Emily Rapp: Although I don’t think love is quantitatively measured—in other words, I don’t believe that you “don’t know love until you have a child,” that whole thing—I do believe it is qualitatively different. In other words, it’s a more primal love, a love driven by a need to protect and nurture, and when a parent is unable to do this, the loss is gutting. And yes, it’s a love story of unconditional love. Ronan never expressed “love” in the way we’ve come to understand it, through words or actions or expressions, so in some ways, it’s a story of unrequited love, which I struggled with for a long time. If you love but the love is never known by the other person as the love you bear for them, is that love wasted? I eventually realized that this way of thinking was more about ego than anything else, and that no love is ever wasted; in fact, the most precious love is often the kind that isn’t returned, and that is given freely. And I do believe that great love brings with it the terror and possibility of great loss, and that was certainly true in the case of Ronan, who was slipping away for most of his life (in a very real sense, more than the rest of us are, although of course that’s also true), and is now gone.
Rumpus: You describe the moments after you were told Ronan’s diagnosis with great clarity. As a memoirist, how do you find your way back to the intensity of those moments? Can you do it at will, or do certain times in your life come back on certain days?
Rapp: I will never forget that day. It’s so clear to me—although “clear” might be the way my memory, that strange beast, has twisted and turned it— it feels like a war scene, or the way I’ve heard veterans describe a battle. Time slows down and speeds up, it’s a kind of “world out of time” feeling, and when you feel as though you’ve broken the time/space continuum in that way, you never forget it. It’s like a chip carved off your life, and you can examine it more objectively. My life changed forever and for good that day—a line drawn clearly on the wall, the sand, whatever—and I don’t think I’ll ever have trouble remembering it, although I’ve often wanted to forget it.
Rumpus: You were surprised to find yourself writing after Ronan’s diagnosis. Could you talk about this?
Rapp: I was a wild thing after Ronan’s diagnosis. I was scaring everyone—Ronan’s father, my parents, myself. I remember my mom sitting on the edge of my bed and saying, “Okay, its time to get up now,” and me just screaming and crying and rocking back and forth and trying to hit my head against the wall. I did not think I could live with that level of sadness in my body, and I would look at Ronan and feel like my heart was going to explode out of my chest. And I dreaded the next few years. And I felt horrible guilt. I was feeling, I think, the most extreme human emotions in one go—great love, huge sadness, helplessness, rage, panic, fear—and so of course I couldn’t sleep, or eat, or really do anything for a bit, and I honestly turned to writing because I didn’t know what else to do, and because a friend had gently suggested it.

**How to complete this task:** Copy the passage of the interview with Emily Rapp word for word, starting at "Rapp: I was" and ending at "gently suggested it.".

**Saved data entries:**
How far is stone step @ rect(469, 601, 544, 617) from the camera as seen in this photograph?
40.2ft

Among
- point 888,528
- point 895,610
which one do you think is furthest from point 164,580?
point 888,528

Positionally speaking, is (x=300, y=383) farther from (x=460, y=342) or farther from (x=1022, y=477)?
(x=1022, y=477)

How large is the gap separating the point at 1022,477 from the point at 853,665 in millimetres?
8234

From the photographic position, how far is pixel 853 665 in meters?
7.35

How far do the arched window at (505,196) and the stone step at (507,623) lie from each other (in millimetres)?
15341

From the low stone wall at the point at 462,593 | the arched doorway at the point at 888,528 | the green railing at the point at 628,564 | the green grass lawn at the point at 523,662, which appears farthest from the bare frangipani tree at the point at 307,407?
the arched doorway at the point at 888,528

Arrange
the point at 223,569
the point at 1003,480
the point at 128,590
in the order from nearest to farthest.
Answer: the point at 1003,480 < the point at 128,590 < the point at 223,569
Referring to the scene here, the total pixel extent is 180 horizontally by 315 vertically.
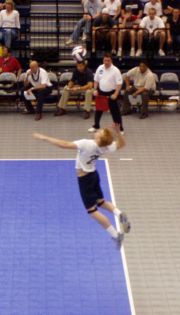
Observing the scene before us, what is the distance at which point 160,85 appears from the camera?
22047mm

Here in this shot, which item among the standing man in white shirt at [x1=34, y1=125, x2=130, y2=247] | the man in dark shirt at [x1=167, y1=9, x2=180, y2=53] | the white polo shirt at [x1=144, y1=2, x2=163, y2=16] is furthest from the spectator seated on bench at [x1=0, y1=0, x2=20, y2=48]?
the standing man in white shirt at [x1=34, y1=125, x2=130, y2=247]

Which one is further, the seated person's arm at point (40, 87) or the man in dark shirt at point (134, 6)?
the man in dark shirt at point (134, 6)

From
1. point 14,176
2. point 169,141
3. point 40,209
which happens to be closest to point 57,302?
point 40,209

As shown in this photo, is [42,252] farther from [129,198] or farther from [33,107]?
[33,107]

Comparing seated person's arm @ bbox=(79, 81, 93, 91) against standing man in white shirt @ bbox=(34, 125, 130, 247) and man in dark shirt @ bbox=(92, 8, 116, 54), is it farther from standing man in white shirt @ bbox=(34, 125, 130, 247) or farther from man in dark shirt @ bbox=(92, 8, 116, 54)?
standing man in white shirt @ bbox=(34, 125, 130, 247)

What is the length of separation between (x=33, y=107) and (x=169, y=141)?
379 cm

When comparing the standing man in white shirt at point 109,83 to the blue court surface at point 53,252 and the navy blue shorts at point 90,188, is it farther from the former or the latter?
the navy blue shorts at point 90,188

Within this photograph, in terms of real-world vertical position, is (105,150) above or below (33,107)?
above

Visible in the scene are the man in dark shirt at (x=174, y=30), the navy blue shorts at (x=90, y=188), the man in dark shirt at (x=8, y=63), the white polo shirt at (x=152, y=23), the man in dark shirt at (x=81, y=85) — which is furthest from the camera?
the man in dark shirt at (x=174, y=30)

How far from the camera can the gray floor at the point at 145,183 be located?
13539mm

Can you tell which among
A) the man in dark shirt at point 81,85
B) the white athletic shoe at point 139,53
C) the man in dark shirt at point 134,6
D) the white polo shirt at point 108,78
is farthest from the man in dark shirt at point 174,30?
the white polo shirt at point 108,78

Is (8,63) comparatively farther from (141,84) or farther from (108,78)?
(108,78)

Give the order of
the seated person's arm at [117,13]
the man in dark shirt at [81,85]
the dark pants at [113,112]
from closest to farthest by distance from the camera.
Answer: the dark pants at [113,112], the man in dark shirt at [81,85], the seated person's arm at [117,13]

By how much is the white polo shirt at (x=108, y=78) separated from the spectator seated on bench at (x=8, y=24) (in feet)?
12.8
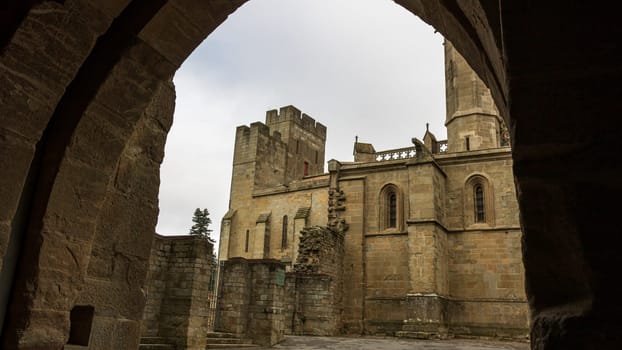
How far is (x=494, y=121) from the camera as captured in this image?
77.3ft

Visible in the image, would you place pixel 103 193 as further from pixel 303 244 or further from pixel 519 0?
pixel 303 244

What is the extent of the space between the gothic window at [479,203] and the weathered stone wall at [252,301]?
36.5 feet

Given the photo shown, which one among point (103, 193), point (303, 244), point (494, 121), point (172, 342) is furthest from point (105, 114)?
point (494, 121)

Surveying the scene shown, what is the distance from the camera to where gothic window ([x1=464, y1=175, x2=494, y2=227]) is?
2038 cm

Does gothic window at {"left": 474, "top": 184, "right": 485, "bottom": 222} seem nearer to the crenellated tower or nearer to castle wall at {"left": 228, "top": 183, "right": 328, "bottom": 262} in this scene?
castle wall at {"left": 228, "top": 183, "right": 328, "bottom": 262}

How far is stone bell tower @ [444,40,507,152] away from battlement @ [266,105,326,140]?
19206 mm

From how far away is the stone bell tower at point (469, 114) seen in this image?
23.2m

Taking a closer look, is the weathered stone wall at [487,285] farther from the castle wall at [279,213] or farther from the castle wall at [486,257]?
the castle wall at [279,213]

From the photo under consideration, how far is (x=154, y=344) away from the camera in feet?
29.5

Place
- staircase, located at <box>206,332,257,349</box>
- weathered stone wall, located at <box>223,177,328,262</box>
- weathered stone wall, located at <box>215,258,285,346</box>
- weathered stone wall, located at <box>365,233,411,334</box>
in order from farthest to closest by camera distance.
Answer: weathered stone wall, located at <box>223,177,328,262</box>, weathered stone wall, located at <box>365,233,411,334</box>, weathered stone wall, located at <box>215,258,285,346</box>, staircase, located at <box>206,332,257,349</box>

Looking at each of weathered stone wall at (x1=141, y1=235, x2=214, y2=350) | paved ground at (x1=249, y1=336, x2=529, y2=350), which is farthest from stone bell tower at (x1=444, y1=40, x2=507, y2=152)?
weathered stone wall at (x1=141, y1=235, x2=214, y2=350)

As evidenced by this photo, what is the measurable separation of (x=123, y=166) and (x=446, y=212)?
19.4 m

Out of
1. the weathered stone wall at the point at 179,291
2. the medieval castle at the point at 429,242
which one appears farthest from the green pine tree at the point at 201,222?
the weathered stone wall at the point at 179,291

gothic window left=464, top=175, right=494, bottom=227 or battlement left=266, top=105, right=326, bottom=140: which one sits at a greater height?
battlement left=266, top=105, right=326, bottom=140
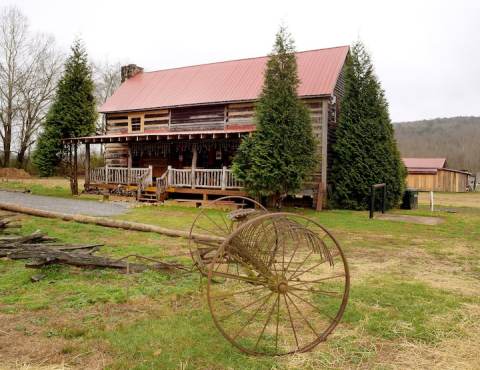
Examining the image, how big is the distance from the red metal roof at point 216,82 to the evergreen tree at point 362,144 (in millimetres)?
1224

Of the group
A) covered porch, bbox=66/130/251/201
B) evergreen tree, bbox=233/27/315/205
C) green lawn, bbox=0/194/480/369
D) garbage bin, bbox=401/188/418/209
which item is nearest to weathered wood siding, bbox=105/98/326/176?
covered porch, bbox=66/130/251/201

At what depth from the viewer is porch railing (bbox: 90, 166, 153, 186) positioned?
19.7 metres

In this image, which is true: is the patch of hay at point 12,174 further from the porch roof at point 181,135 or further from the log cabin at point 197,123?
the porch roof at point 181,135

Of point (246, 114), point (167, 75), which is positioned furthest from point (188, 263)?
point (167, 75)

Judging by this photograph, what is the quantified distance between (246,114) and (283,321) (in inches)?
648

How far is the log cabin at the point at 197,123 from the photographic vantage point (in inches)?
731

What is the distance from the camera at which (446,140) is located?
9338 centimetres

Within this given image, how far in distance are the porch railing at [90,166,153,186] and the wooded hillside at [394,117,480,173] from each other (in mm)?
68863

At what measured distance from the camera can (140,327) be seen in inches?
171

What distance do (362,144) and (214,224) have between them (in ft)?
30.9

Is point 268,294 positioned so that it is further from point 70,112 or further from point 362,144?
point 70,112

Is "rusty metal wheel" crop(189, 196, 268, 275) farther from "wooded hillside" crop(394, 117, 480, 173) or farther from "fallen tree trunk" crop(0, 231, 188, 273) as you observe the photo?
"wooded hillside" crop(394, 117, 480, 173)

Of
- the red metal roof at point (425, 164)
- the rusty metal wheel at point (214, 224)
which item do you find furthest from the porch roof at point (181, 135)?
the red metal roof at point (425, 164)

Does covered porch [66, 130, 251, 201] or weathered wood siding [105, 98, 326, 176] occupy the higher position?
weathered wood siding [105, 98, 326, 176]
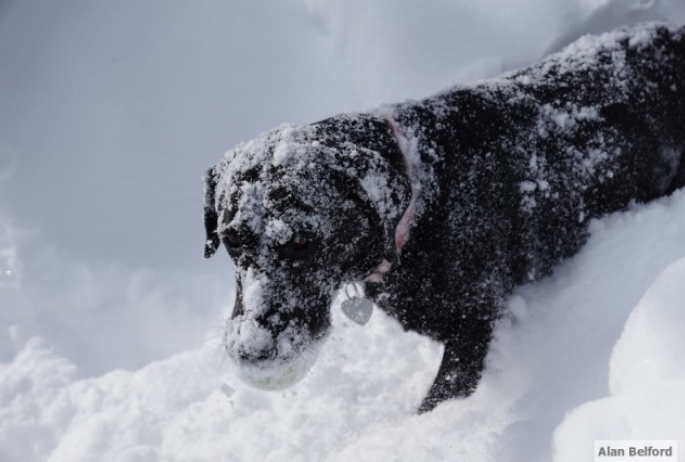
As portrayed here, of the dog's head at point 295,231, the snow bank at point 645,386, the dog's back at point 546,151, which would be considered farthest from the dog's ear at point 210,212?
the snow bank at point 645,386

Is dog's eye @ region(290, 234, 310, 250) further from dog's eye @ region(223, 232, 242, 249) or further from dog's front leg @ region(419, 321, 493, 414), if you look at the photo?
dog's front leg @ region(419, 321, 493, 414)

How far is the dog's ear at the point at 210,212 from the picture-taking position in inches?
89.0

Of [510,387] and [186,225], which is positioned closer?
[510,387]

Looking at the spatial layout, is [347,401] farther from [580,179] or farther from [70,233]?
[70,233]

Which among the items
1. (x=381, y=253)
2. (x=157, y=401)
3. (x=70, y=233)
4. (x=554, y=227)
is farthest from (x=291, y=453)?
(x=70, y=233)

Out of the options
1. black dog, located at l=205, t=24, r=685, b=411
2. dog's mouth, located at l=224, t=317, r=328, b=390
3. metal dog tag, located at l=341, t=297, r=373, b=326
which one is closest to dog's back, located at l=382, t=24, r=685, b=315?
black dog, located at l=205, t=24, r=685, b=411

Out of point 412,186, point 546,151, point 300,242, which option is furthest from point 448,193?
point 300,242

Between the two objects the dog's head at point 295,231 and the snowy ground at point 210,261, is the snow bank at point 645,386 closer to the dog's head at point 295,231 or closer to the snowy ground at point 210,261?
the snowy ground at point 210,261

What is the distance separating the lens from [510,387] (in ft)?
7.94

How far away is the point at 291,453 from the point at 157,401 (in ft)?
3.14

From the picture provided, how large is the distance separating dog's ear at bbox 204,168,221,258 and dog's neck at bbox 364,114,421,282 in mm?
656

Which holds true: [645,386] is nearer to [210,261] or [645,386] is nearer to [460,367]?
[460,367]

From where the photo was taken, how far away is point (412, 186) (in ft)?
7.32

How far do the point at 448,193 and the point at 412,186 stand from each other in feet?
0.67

**Response:**
Rapp: I was a wild thing after Ronan’s diagnosis. I was scaring everyone—Ronan’s father, my parents, myself. I remember my mom sitting on the edge of my bed and saying, “Okay, its time to get up now,” and me just screaming and crying and rocking back and forth and trying to hit my head against the wall. I did not think I could live with that level of sadness in my body, and I would look at Ronan and feel like my heart was going to explode out of my chest. And I dreaded the next few years. And I felt horrible guilt. I was feeling, I think, the most extreme human emotions in one go—great love, huge sadness, helplessness, rage, panic, fear—and so of course I couldn’t sleep, or eat, or really do anything for a bit, and I honestly turned to writing because I didn’t know what else to do, and because a friend had gently suggested it.